Mistborn Project

== as there is not really an off-topic, or /r/ place on this forum, I post this here. I hope it is ok, otherwise, my apologies and please move the topic to a better place… ==

Are people here already aware of the work of Steven Foerster and his Mistborn project?

Mistborn is your own virtual private cloud platform and WebUI that manages self hosted services, and secures them with firewall, Wireguard VPN w/ PiHole-DNSCrypt, and IP filtering. Optional SIEM+IDS. Supports 2FA, Nextcloud, Jitsi, Home Assistant, +

I just installed it on Digital Ocean droplet in 10min. and have all my devices (and families devices) now connected to it. And that is “just” using Wireguard + PiHole.

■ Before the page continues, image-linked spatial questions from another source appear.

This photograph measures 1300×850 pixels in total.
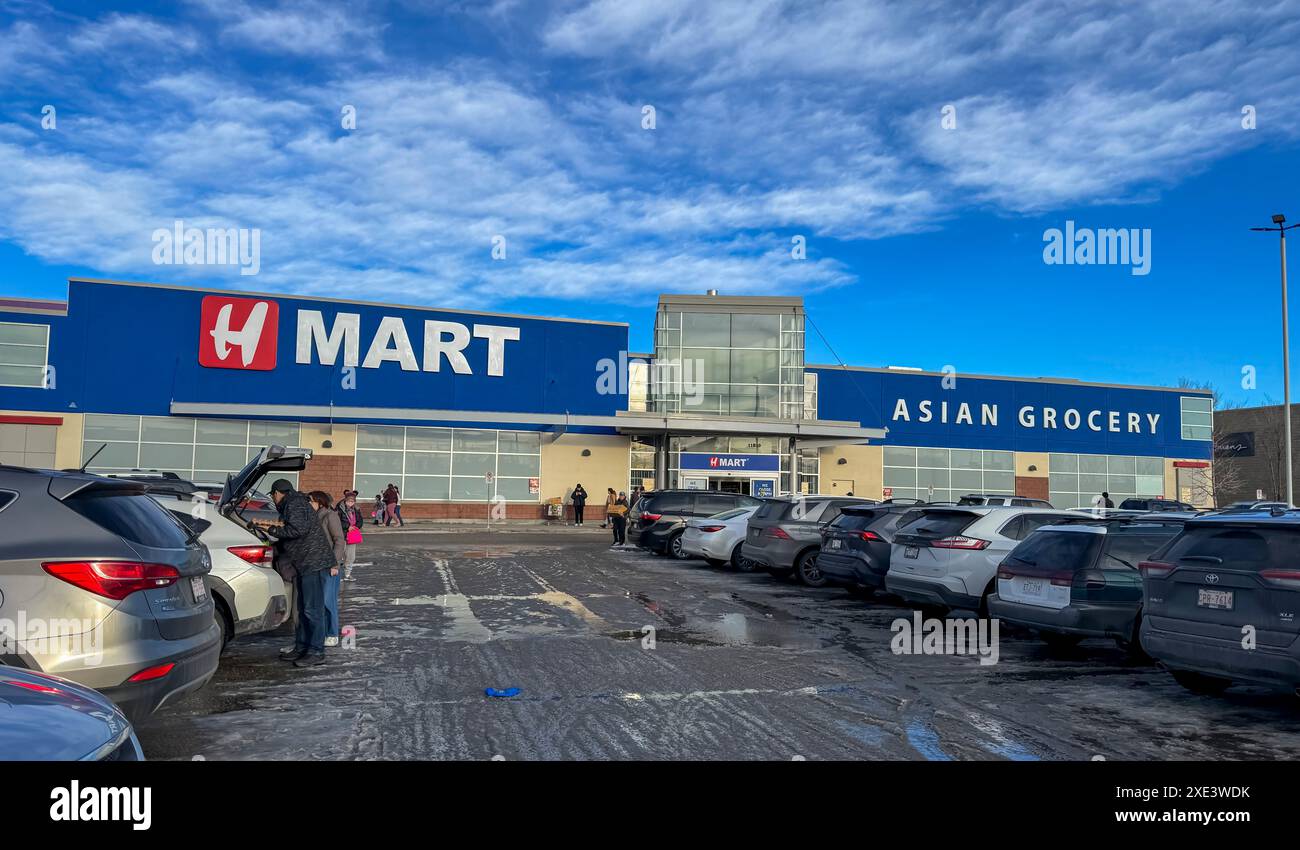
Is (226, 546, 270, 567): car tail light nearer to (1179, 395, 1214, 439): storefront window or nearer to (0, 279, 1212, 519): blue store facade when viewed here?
(0, 279, 1212, 519): blue store facade

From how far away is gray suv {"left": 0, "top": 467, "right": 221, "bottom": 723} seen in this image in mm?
4797

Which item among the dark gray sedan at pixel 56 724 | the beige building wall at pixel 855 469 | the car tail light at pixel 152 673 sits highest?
the beige building wall at pixel 855 469

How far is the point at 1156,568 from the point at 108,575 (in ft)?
23.5

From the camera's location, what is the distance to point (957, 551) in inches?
A: 439

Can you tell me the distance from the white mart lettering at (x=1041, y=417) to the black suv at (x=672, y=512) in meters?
25.9

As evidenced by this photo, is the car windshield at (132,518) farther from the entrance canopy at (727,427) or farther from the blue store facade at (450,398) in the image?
the blue store facade at (450,398)

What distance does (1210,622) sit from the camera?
22.0ft

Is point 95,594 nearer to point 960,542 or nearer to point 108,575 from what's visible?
point 108,575

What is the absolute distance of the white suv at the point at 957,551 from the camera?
11.0m

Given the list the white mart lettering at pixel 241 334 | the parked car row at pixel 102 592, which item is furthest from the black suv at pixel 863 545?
the white mart lettering at pixel 241 334

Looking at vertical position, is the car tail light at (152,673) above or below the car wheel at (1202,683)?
above

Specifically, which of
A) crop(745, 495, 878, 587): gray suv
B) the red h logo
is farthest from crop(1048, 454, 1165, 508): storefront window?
the red h logo

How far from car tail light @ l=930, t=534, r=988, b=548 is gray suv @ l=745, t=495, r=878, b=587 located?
13.5ft

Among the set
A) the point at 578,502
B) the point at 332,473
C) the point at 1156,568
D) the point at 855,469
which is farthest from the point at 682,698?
the point at 855,469
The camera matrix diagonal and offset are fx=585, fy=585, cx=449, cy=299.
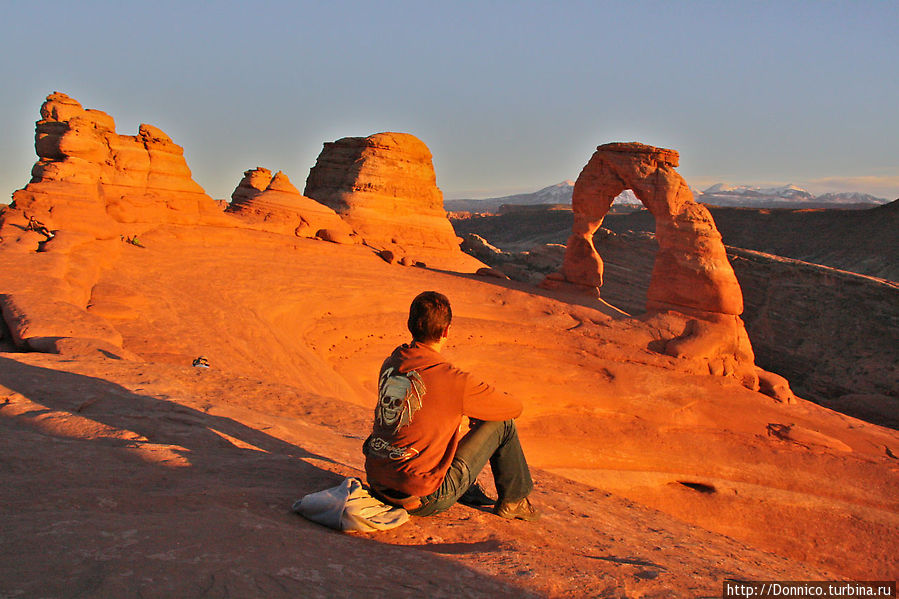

There is a ton of other functionality in there that I haven’t looked at so far…

There are nowhere near as many apps on there as there are on Yunohost, but for some specific user cases I can imagine that this works better then YNH.

Looking forward to hear what other people think of this!

2 Likes

I’ll bump this cos methinks this is tres tres important nowadays…
if u don’t see convid for what it is ie a govment and corporate shyster power grab, well, bon courage mon amis cos u a gonna need it :upside_down_face: lol
anyone wanna chip in with thoughts on dot and doh? ie dns over tls and https

Cool project.

Yunohost is ideal for bare metal installations where you have your own hardware and have lots of data.

Mistborn looks great just to access services. I wouldn’t mind running something like this on a VPS because you are just passing encrypted data through its ‘pipes’, not storing sensitive data.

Thank you! I’ll probably have to spin up a VPS droplet to give it a shot too :smiley:

This does in no way diminish my love for Yunohost though.

I gave it a shot for one day. Here are my thoughts:

  • like you said, works great for very specific use cases - everything is behind wireguard so you have to convince family to use Wireguard, or as long as users are technical enough, they will get it
  • the integration of wireguard with pihole is flawless! it works right out of the box perfectly
  • i like coppercloud. nice to see stats about how my server is being attacked. I guess they will alert you if something happens?
  • user creation didn’t seem all that organized - there was no way to make a user across all the services. I love the LDAP sort of system that Yunohost uses. Mistborn it seems you need to create separate users for each app - bitwarden etc
  • I like how mistborn creates local DNS names for each app. I think yunohost does the same with yunohost.local (haven’t tried it but saw someone mention this on the forum)
  • mistborn doesn’t seem very unified in the UI, this goes back to the user creation too. I created a MFA user in the wireguard screen but then it wasn’t clear what that means or what to do with it. I looked for documention on the web but it’s pretty thin.
  • when ‘installing’ the extra apps in mistborn there is not UI to tell people the progress of the app installation, or is it just docker images?. I tried to enable nextcloud and the Digital Ocean VPS almost ground to a halt. I wasn’t sure what was happening. I gave up on waiting for that to finish.

Mistborn is an interesting project. It feels like something that the dev made for their own use-case and released it into the world. There isn’t much documentation, so you sort of need to figure it out it seems.

Mistborn

  • great for using wireguard & pihole with all devices
  • has the killer app nextcloud too!
  • doesn’t seem well suited to running public things like a blog, mastodon etc.

If you do like Mistborn, you could just close all your ports on your router, and install wireguard and pihole . Then you are getting most of the functionality of Mistborn.

Something to note, the pihole version they use in Mistborn seems to be more fully featured than the one we have on Yunohost though. The interface has way more options than on my Yunohost pihole install.